According to Kim Tomczak, Canadian new media artist and founder of Toronto tape distributor and archive VTape, VHS is a valued medium for more reasons than mere nostalgia.

"There are aesthetic reasons to use VHS, and some people like the look of it—just like how some people love the sound of vinyl," Tomczak said. "Media is funny; it's accumulative, and one thing doesn't really, truly replace another. The typewriter never replaced handwriting. I think there is an argument that people want to continue using VHS and showing VHS, and now it's kind of cool again. But we still have to do something with these excess VHS tapes, and if [GenesisXD] can do it, there's got to be some good in that."

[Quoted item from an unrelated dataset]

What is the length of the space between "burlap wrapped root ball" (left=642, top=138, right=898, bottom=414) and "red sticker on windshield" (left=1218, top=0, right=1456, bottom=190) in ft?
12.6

Perhaps, with the proper safeguards in place, recycling your old VHS tapes won't mean accidentally destroying a filmic unicorn in the process. Before that, however, we need to figure out a viable method of recycling them in the first place.

Whatever you do with your tapes in the mean time, don't just chuck them in the trash—call up a pizza and enjoy the fuzzy warmth of a VHS classic instead.

Correction: A previous version of this article misspelled Genesis XD founder Philip Yan's surname. This mistake has been corrected.